The House flip, then, was good for ME/CFS. Emily said the person who controls the calendar has the most power, and she relished the opportunity to get on that calendar under the new leaders.
Doubling CDC Funding
Emily was very encouraged by a conversation with a key staffer on the Appropriations Committee in the House who’s been interested in ME/CFS. She sat down with him and asked him, point blank, if we are in a position to ask for more money for the CDC? The answer was yes.
Her intention is to ask to double the funding for the CDC to $10 million, with $5 million set aside for education. Another option might be to ask for the first prevalence study done in 12 years. She hopes to see this request successfully incorporated into the appropriations requests this year for FY2020.
Department of Defense (DoD) Funding
DoD funding has been helpful in the past but has been closed off. Emily said one of the SMCI’s key goals has been to open up DoD funding for ME/CFS. She’s very optimistic that after two years, we’ll see the appropriate committee report language successfully added in FY2020.
The April NIH Conference
Emily was excited about the NIH conference, which the SMCI and the OMF have partnered with. ME/CFS Advocacy Day is the day before. It’s the high visibility events that speak to researchers that are so vital. It’s a strategic investment – where we can get the most benefit from our dollars.
The Senate and House Resolutions and Hearings, then, are part of the plan to build the case for ME/CFS at the federal level. The goal is to enroll enough members of Congress to support a bill forcing the NIH to increase funding on ME/CFS. Doubling the ask for the CDC and opening up the spigot at the Department of Defense are two complementary actions to increase funding.
The SMCI’s Ramsay awards prime the pump in another way by providing funding researchers can use to apply for a major grant. Jarred Younger is a prime example of an ME/CFS researcher who flipped the SMCI’s Ramsay Awards to a multi-million dollar NIH grant.

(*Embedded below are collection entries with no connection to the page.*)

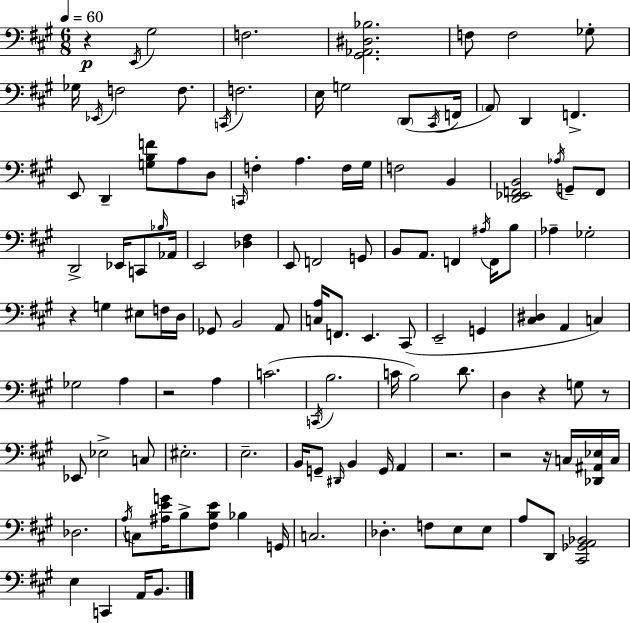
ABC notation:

X:1
T:Untitled
M:6/8
L:1/4
K:A
z E,,/4 ^G,2 F,2 [^G,,_A,,^D,_B,]2 F,/2 F,2 _G,/2 _G,/4 _E,,/4 F,2 F,/2 C,,/4 F,2 E,/4 G,2 D,,/2 ^C,,/4 F,,/4 A,,/2 D,, F,, E,,/2 D,, [G,B,F]/2 A,/2 D,/2 C,,/4 F, A, F,/4 ^G,/4 F,2 B,, [D,,_E,,F,,B,,]2 _A,/4 G,,/2 F,,/2 D,,2 _E,,/4 C,,/2 _B,/4 _A,,/4 E,,2 [_D,^F,] E,,/2 F,,2 G,,/2 B,,/2 A,,/2 F,, ^A,/4 F,,/4 B,/2 _A, _G,2 z G, ^E,/2 F,/4 D,/4 _G,,/2 B,,2 A,,/2 [C,A,]/4 F,,/2 E,, ^C,,/2 E,,2 G,, [^C,^D,] A,, C, _G,2 A, z2 A, C2 C,,/4 B,2 C/4 B,2 D/2 D, z G,/2 z/2 _E,,/2 _E,2 C,/2 ^E,2 E,2 B,,/4 G,,/2 ^D,,/4 B,, G,,/4 A,, z2 z2 z/4 C,/4 [_D,,^A,,_E,]/4 C,/4 _D,2 A,/4 C,/2 [^A,EG]/4 B,/2 [^F,B,E]/2 _B, G,,/4 C,2 _D, F,/2 E,/2 E,/2 A,/2 D,,/2 [^C,,_G,,A,,_B,,]2 E, C,, A,,/4 B,,/2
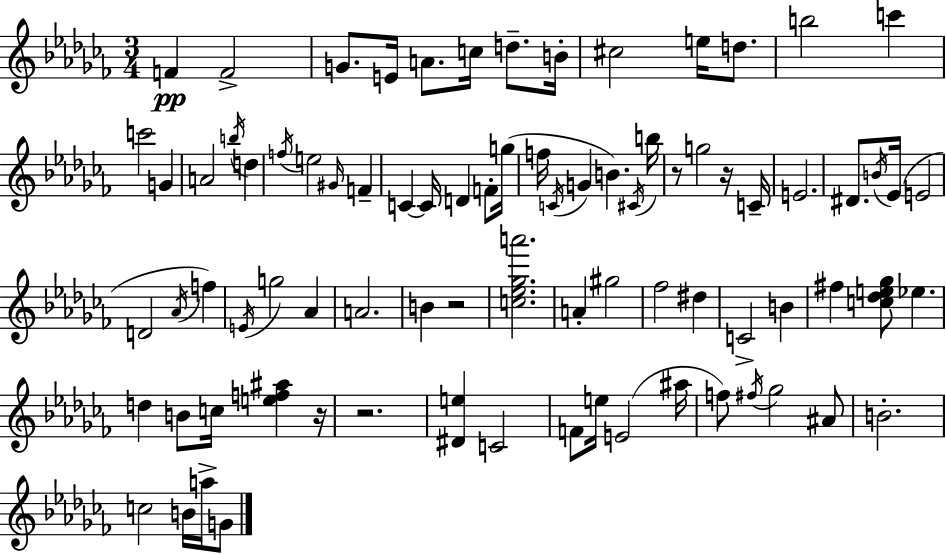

Effective advocacy is clearly critical for us and here, too, the news is good. The number of advocates committed to attending Advocacy Day in Washington DC on April 3rd has more than doubled from last year, with 220 expected to attend as of last week.
Emily Taylor on the SMCI’s and MEAction’s 2019 Lobby Day
Emily closed by saying that she’s so proud of our work. She realizes that sometimes it feels like Sisyphus rolling the rock up the hill, but we have made so much progress. We really are on the right track. There is so much work to do, but we are getting there.
For me, it was exciting to see how much ME/CFS advocacy has changed in such a short time. With the SMCI’s hiring of Emily, our first full-time advocate, plus the vigorous work of ME Action, ME/CFS advocacy has changed from a kind of well-intentioned, ad hoc effort to a strategic, long-term effort that is building and building over time. Now, more than ever, is the time to support these groups.